Abstract: Generative models have been successfully applied to image style transfer and domain translation. However, there is still a wide gap in the quality of results when learning such tasks on musical audio. Furthermore, most translation models only enable one-to-one or one-to-many transfer by relying on separate encoders or decoders and complex, computationally-heavy models. In this paper, we introduce the Modulated Variational auto-Encoders (MoVE) to perform musical timbre transfer. First, we define timbre transfer as applying parts of the auditory properties of a musical instrument onto another. We show that we can achieve and improve this task by conditioning existing domain translation techniques with Feature-wise Linear Modulation (FiLM). Then, by replacing the usual adversarial translation criterion by a Maximum Mean Discrepancy (MMD) objective, we alleviate the need for an auxiliary pair of discriminative networks. This allows a faster and more stable training, along with a controllable latent space encoder. By further conditioning our system on several different instruments, we can generalize to many-to-many transfer within a single variational architecture able to perform multi-domain transfers. Our models map inputs to 3-dimensional representations, successfully translating timbre from one instrument to another and supporting sound synthesis on a reduced set of control parameters. We evaluate our method in reconstruction and generation tasks while analyzing the auditory descriptor distributions across transferred domains. We show that this architecture incorporates generative controls in multi-domain transfer, yet remaining rather light, fast to train and effective on small datasets.

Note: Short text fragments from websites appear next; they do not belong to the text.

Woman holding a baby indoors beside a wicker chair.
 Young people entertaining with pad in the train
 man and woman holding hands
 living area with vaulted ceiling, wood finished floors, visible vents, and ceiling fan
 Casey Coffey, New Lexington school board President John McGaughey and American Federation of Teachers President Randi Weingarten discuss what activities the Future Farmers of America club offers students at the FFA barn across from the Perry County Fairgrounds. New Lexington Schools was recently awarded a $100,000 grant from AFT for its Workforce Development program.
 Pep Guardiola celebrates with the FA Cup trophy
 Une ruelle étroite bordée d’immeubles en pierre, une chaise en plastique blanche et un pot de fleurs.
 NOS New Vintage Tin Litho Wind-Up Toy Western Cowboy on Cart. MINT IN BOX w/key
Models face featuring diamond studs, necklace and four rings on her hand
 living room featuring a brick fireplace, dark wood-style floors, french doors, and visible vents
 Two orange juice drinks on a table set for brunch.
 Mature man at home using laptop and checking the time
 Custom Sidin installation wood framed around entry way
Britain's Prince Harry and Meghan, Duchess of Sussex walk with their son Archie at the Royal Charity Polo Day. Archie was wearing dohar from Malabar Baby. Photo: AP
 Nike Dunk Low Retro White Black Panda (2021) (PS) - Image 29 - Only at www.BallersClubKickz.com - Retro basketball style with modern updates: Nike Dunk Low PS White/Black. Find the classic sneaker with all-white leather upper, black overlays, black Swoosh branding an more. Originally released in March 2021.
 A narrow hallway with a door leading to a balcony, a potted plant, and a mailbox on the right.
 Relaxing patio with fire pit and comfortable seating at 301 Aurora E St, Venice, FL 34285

Keywords: Musical Timbre, Instrument Translation, Domain Translation, Style Transfer, Sound Synthesis, Musical Information, Deep Learning, Variational Auto-Encoder, Generative Models, Network Conditioning
TL;DR: The paper uses Variational Auto-Encoding and network conditioning for Musical Timbre Transfer, we develop and generalize our architecture for many-to-many instrument transfers together with visualizations and evaluations.